__Given problem 1__:
Decide whether each statement below agrees with the Court of Claims case on the taken oxen, and back each yes or no with the deciding words of that case, quoted exactly: (a) The oxen were taken near the Arkansas River. (b) The claim was presented to the Interior Department in June 1847. (c) The decedent sold his portion of the goods and his wagons for $7,600.
__Given problem 2__:
Pick up the Court of Claims case on the taken oxen where it stops and continue it.

__Selected passage__:
⟨

Under the Act of March 3, 1891, c. 638, giving the Court of
Claims jurisdiction over claims for property of citizens of the
United States taken or destroyed by Indians, no jurisdiction is
given to the court over a claim for merely consequential damages
resulting to the owner of property so taken by reason of the
taking, but not directly caused by the Indians.
This case comes to us on appeal from the Court of Claims. The
matter of dispute is disclosed by the second and fourth findings of
the court, which are as follows:
"Second. On the 26th day of June, 1847, near the Arkansas River,
on the route from Western Missouri to Santa Fe at a place in what
is now the State of Kansas, Indians belonging to the Osage tribe
took and drove away 32 head of oxen, the property of said decedent,
which at the time and place of taking
Page 174 U. S. 374
were reasonably worth the sum of four hundred dollars
($400)."
"At the time said oxen were taken, they were being used by said
decedent in the transportation of goods along the route aforesaid,
and in consequence of such taking, decedent was compelled to
abandon the trip, and to sell his portion of said goods and four
(4) wagons belonging to him for the sum of one thousand two hundred
dollars ($1,200)."
"The goods and wagons of said decedent at the time of the
depredation were reasonably worth the sum of seven thousand six
hundred dollars ($7,600)."
"Said property was taken as aforesaid without just cause or
provocation on the part of the owner or his agent in charge and has
not been returned or paid for."
"Fourth. A claim for the property so taken was presented to the
Interior Department in June, 1872, and evidence was filed in
support thereof."
Judgment in that court was entered for $400 (33 Ct.Cl. 106), to
review which judgment the petitioner appealed.
MR. JUSTICE BREWER, after stating the facts in the foregoing
language, delivered the opinion of the Court.

⟩

__Raw data__:

⟨

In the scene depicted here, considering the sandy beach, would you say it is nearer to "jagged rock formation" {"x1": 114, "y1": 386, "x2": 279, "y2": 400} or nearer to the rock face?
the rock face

⟩

__Exercise output 1__:
(a) Yes: "near the Arkansas River"
(b) No: "presented to the Interior Department in June, 1872"
(c) No: "for the sum of one thousand two hundred dollars ($1,200)"

__Exercise output 2__:
The fourth finding simply shows that a claim was presented to
the Interior Department, and evidence filed in support thereof. The
petition alleges not merely the fact of the presentation of the
claim and of the filing of evidence to sustain it, but also an
award by the secretary of the amount of $6,800 -- a sum covering
both the value of the property taken by the Indians, and the
consequential damages resulting therefrom. A demurrer by the
defendants having been overruled, a traverse was filed denying all
the allegations of the petition.
Page 174 U. S. 375
Taking the pleadings with the findings, we might justly assume
that there had never been any award by the Secretary of the
Interior, but only a presentation of a claim, and evidence in
support thereof, but we notice that the Court of Claims speaks of
the award as though it was a fact found. We feel therefore
constrained to consider the case on that basis.
The conclusions of the Secretary, both as to liability and
amount, were placed before the court for consideration by the
election of the defendants to reopen the case. This election opened
the whole case.
Leighton v. United States, 161 U.
S. 291.
The liability of the defendants is not disputed. The single
question presented is as to the amount which may be recovered. The
value of the property taken was awarded, and the only question is
whether the plaintiff was entitled not merely to the value of that
property, but also to the damages to other property which resulted
as a consequence of the taking. The property which was not taken or
destroyed, which remained in the possession of the plaintiff's
intestate, which he could do with as he pleased -- the title and
possession of which were not disturbed -- was, as the findings
show, reasonably worth $7,600. Because out in the unoccupied
territory in which the taking of the oxen took place there was no
market, and because he had no means of transporting the property
not taken to a convenient market, he was subject to the whim or
caprice of a passing traveler, and sold it to him for $1,200. The
loss thereby entailed upon him he claims to recover under the
provisions of the statute of March 3, 1891, c. 538, 26 Stat.
851.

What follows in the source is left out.